### PAGE EXTRACT:
## begin

From: Kan Liang <kan.li...@linux.intel.com>

The "sibling cores" actually shows the sibling CPUs of a socket.  The
name "sibling cores" is very misleading.

Rename "sibling cores" to "sibling sockets"

Signed-off-by: Kan Liang <kan.li...@linux.intel.com>
Reviewed-by: Jiri Olsa <jo...@kernel.org>
Cc: Andi Kleen <a...@linux.intel.com>
Cc: Peter Zijlstra <pet...@infradead.org>
Link: 
http://lkml.kernel.org/r/1559688644-106558-4-git-send-email-kan.li...@linux.intel.com
Signed-off-by: Arnaldo Carvalho de Melo <a...@redhat.com>
---
 tools/perf/Documentation/perf.data-file-format.txt | 2 +-
 tools/perf/util/header.c                           | 2 +-
 2 files changed, 2 insertions(+), 2 deletions(-)

## end

### DATA SEGMENT:
## begin

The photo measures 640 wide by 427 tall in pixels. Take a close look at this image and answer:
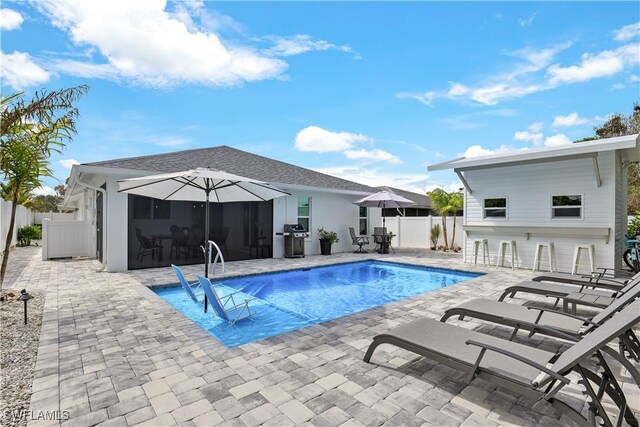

## end

### YOUR TASKS:
**1)** In the patch email above, condense the paragraph that begins 'The "sibling cores" actually shows' into one sentence that keeps its main facts.
**2)** Write the next part of the patch email about renaming "sibling cores," continuing after its final line, the summary of two files changed.

### ANSWERS TO EACH TASK:
**1)** The label "sibling cores" is misleading because it actually lists the sibling CPUs of a socket.

**2)**
diff --git a/tools/perf/Documentation/perf.data-file-format.txt 
b/tools/perf/Documentation/perf.data-file-format.txt
index 0165e92e717e..de78183f6881 100644
--- a/tools/perf/Documentation/perf.data-file-format.txt
+++ b/tools/perf/Documentation/perf.data-file-format.txt
@@ -168,7 +168,7 @@ struct {
 };
 
 Example:
-       sibling cores   : 0-8
+       sibling sockets : 0-8
        sibling dies    : 0-3
        sibling dies    : 4-7
        sibling threads : 0-1
diff --git a/tools/perf/util/header.c b/tools/perf/util/header.c
index 64976254431c..06ddb6618ef3 100644
--- a/tools/perf/util/header.c
+++ b/tools/perf/util/header.c
@@ -1460,7 +1460,7 @@ static void print_cpu_topology(struct feat_fd *ff, FILE 
*fp)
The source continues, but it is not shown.